France : la situation législative des artistes musicaux du web

A Bruxelles, la directive sur la gestion collective des droits musicaux est en négociation, pour une politique de marché unique et une plus grande transparence dans la gestion des revenus.
Comment les artistes musicaux du web font-ils pour continuer à exister aujourd'hui ? La situation législative actuelle leur est-elle favorable ?

Aujourd’hui être un musicien utilisant le web comme plateforme de développement est un véritable parcours du combattant.

Diffuser sa musique en ligne, n’est pas gage de réussite

Avec 25 000 musiciens répertoriés en France par le Ministère de la Culture, être artiste web c’est se perdre dans une foule au moins 10 fois plus nombreuse d’amateurs-musiciens. Par ailleurs, les labels et récompenses nationales ont délaissé des pans entiers du paysage musical Français en ne reconnaissant pas certaines niches ou certain styles.

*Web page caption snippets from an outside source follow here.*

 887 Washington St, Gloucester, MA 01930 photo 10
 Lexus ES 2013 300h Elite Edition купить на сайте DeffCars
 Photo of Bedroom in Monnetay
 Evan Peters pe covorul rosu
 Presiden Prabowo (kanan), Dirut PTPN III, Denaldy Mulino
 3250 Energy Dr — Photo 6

Faire de nombreuses vues sur les plateformes de musique online ne facilite forcément pas la rémunération de l’auteur

Bien que les sites de streaming musicaux clament haut et fort que leurs abonnements servent à payer les artistes, il s’avère que la rémunération est très faible. Quant à Youtube, il rémunère 0,00058€ la vue. De fait, les artiste web tirent leurs revenus très souvent et uniquement des publicités. LAST.FM, plateforme de streaming musicale, demande 1 546 667 écoutes pour gagner environ  1 161 dollars. Cela paraît énorme mais c’est finalement peu si l’on compare avec d’autres sites tels que SPOTIFY qui nécessite pour la même somme,  4 055 110 écoutes.

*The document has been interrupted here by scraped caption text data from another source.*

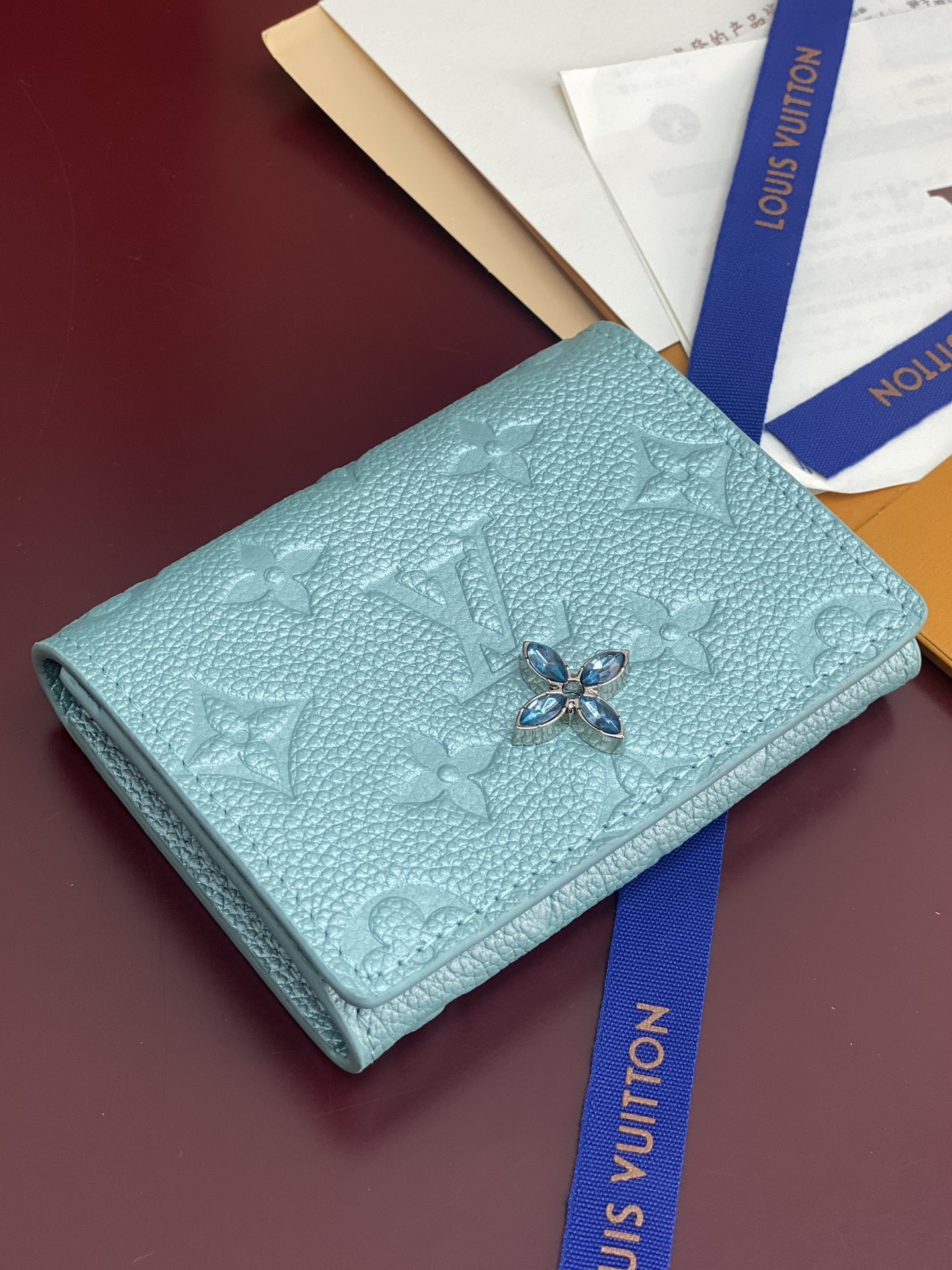 TOP Louis Vuitton LV Ski Card Holder 10.5x8x1cm - Pearlescent Blue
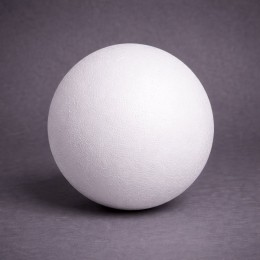 Куля з пінопласту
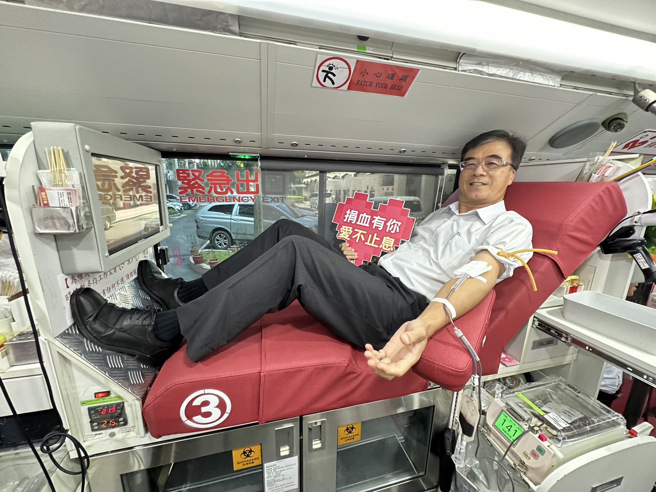 台电北区处处长张涵曦是个捐血勇士，他以为自己生涯捐血纪录40次，结果捐血中心告诉他，早就超过60次了。(图/台电提供)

Signer avec une « major » ne garantit pas la protection de sa production musicale

Les « major » sont les labels les plus importants de musique Universal, EMI (bien que racheté par Universal), Sony Music Entertainment, se partagent l'essentiel du marché mondial (plus de 77 % en 2004).

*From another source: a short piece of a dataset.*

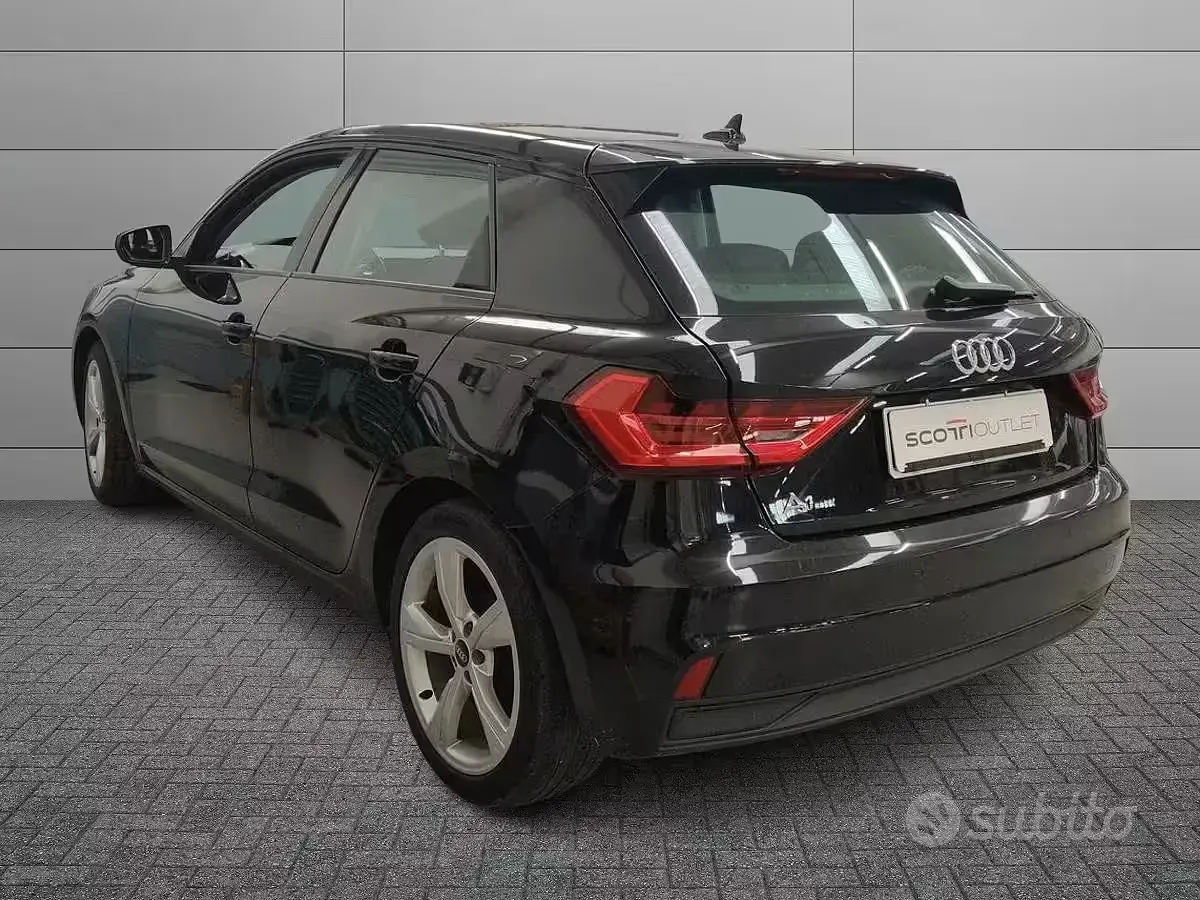 Usata Audi A1 Sportback Admired 95 CV (69 kW) 2021 Nero Utilitaria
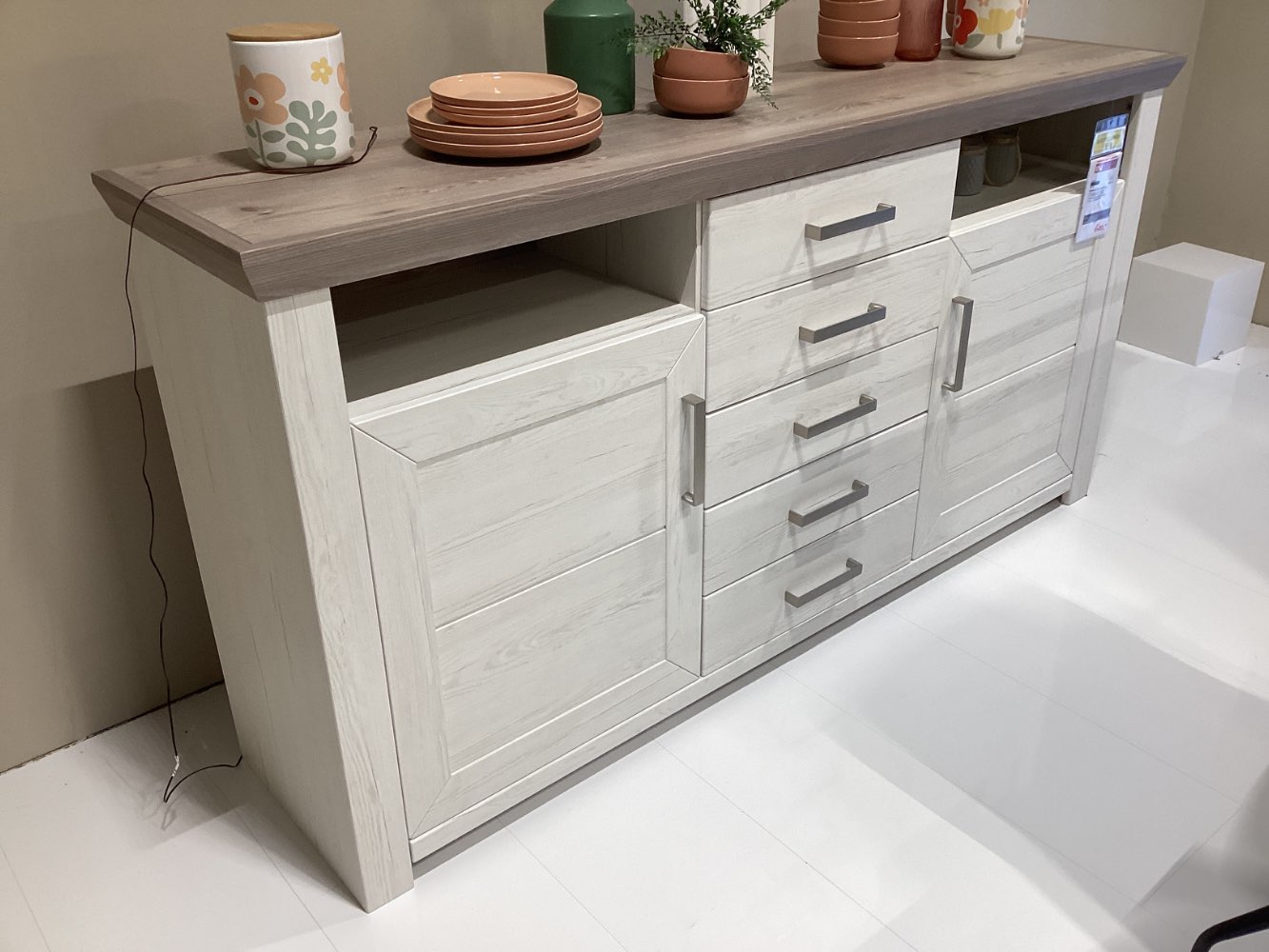 Sideboard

Ce que ceux-ci font souvent aux petits musiciens du web, c’est de voler leurs productions musicales. Je reçois régulièrement les doléances de musiciens (demarchés par des majors, dont le contrat n'aboutit jamais) à qui les labels ont commandé un morceau et qui ont eu la surprise de voir leur création « remixée » et être mise en vente sur le marché musical,  sans qu’aucun droit ne leur soit versé.

Rare sont les artistes qui songent à se protéger. Le fait de partager une musique dont on n’est pas l’auteur, sur un site de streaming n’est pas légalement recevable. Déposer une musique à la SACEM ou toute autre société de gestion collective de droits musicaux est couteux et compliqué : il faut au moins 5 titres avec un enregistrement clair et des partitions écrites. Il faut également justifier de l’exploitation de celles-ci, déclarer des représentations sur l’année et verser une somme à l’organisme.

Les Creative Commons (CC) est une organisation à but non lucratif dont l’objectif est de proposer une solution alternative légale au dépôt en société de gestion collective. Quelques contraintes persistent. Bien que la diffusion des œuvres musicales dans les soirées soit un vecteur de visibilité, si l’artiste est adhérent à la CC, sa musique ne pourra pas être jouée dans une soirée ou un concert où une participation aux frais est demandée.

La SACEM n’assure pas un revenu régulier à l’artiste web

Deux tiers des adhérents n’ont pas reçu d’argent de la part de la SACEM en 2011 et seulement 1% ont touché l’équivalent d’un SMIC.

Que va changer la future loi concernant la politique de marché unique ?

La directive sur les sociétés de gestion collectives de droits musicaux en négociation à Bruxelles a pour objectif de clarifier les marges et la gestion des fonds de celles-ci. De plus, la question de la rémunération des artistes et des dirigeants musicaux fait débat : en France, le directeur général de la SACEM est rémunéré 400 K€ annuels et les 8 salaires le plus élevés  au sein de l’organisme sont de 270 K€.

Etre un artiste musical du web

Même si la législation essaye au maximum de protéger les musiciens, il reste beaucoup à améliorer. Ici n’a été abordé que les points fondamentaux de la législation musicale, mais l’impossibilité de déclarer des cachets sur une diffusion de concert uniquement en ligne qui aurait généré beaucoup de vue est un facteur tout aussi important.
Actuellement, le système législatif et l’administration permettent l’existence d’artistes web, cependant, il ne dispose pas de solutions convaincantes pour le lancement et le développement numérique de ceux-ci.